EXERCISE: Collect every line in the rows below that contains the word "these", and copy each one out in full.

-- start ITEMS --

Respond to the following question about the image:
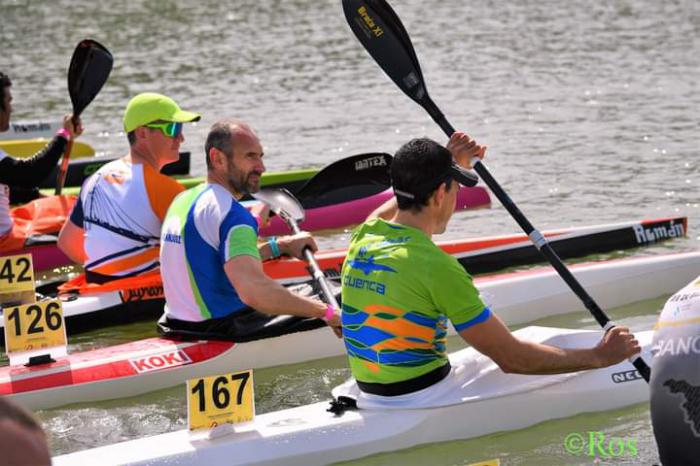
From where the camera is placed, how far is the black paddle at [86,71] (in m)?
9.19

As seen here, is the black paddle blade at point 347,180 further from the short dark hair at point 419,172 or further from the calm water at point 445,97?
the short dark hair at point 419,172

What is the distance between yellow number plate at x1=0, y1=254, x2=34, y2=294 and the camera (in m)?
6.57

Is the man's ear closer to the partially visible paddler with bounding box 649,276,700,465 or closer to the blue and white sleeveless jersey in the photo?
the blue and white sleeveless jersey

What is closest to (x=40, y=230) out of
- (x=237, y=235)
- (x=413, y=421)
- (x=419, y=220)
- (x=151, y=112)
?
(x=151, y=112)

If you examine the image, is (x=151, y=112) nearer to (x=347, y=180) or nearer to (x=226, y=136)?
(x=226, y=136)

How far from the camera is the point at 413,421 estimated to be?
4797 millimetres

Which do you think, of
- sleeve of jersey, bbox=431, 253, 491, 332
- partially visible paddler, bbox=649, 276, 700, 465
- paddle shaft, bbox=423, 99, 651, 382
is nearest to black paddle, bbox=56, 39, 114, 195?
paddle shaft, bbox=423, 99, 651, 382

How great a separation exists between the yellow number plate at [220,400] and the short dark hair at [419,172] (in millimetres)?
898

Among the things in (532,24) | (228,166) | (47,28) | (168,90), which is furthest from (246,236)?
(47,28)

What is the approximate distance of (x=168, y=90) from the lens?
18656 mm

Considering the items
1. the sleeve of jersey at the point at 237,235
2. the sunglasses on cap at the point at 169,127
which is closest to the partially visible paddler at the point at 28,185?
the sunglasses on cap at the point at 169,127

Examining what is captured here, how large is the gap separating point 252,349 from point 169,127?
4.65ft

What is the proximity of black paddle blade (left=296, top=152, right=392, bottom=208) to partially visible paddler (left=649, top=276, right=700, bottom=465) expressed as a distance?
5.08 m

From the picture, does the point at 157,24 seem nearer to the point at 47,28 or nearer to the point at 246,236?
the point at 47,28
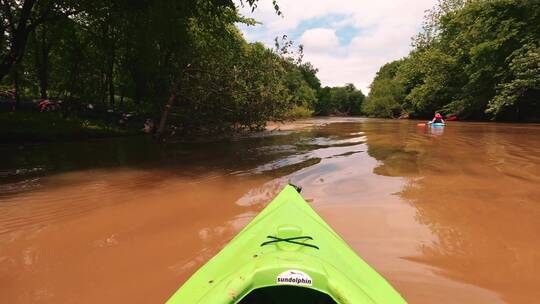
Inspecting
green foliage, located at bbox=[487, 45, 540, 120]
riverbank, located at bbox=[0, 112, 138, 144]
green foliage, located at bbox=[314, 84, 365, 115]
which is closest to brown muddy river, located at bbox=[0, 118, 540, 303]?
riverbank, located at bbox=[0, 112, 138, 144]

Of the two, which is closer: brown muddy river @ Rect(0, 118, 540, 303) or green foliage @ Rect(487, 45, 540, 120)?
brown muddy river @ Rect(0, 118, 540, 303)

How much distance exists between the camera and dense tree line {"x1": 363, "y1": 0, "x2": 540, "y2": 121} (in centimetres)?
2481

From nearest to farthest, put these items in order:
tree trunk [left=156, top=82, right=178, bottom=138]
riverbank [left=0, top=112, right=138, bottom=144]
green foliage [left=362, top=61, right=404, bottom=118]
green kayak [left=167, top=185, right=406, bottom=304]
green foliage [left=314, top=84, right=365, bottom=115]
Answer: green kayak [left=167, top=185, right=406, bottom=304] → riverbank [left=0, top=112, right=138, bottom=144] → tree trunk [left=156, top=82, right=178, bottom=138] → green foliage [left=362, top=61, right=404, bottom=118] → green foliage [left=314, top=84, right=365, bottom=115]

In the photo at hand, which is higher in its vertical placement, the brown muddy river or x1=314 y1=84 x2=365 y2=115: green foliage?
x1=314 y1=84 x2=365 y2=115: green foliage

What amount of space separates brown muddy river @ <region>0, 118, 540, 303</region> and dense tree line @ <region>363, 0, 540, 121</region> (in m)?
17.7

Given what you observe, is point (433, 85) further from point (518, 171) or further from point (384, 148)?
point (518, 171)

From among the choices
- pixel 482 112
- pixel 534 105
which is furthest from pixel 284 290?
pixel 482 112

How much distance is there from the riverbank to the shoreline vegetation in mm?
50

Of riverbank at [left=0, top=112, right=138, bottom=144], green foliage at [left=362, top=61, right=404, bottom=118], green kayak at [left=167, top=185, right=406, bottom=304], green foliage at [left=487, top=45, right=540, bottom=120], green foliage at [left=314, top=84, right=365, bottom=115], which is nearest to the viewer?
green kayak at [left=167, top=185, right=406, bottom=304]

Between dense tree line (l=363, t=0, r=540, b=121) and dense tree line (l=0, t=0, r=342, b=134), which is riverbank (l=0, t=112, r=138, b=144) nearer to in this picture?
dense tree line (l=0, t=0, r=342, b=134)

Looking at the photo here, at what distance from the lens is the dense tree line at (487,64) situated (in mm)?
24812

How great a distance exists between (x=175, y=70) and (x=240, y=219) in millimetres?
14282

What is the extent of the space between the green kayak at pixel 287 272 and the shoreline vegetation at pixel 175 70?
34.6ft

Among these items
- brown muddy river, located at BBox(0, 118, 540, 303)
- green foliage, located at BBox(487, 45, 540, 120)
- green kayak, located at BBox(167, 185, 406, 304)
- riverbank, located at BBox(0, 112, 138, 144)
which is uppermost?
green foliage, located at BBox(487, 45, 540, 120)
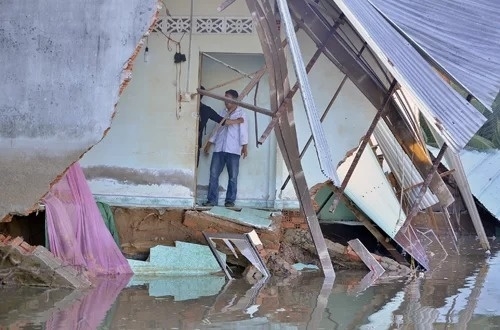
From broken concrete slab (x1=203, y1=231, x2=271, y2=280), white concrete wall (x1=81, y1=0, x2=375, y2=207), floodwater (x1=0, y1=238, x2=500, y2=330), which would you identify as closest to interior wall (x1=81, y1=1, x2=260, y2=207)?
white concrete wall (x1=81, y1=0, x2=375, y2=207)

-- end ITEMS --

REPLY:
From nearest to farthest, put these items in order:
Among these items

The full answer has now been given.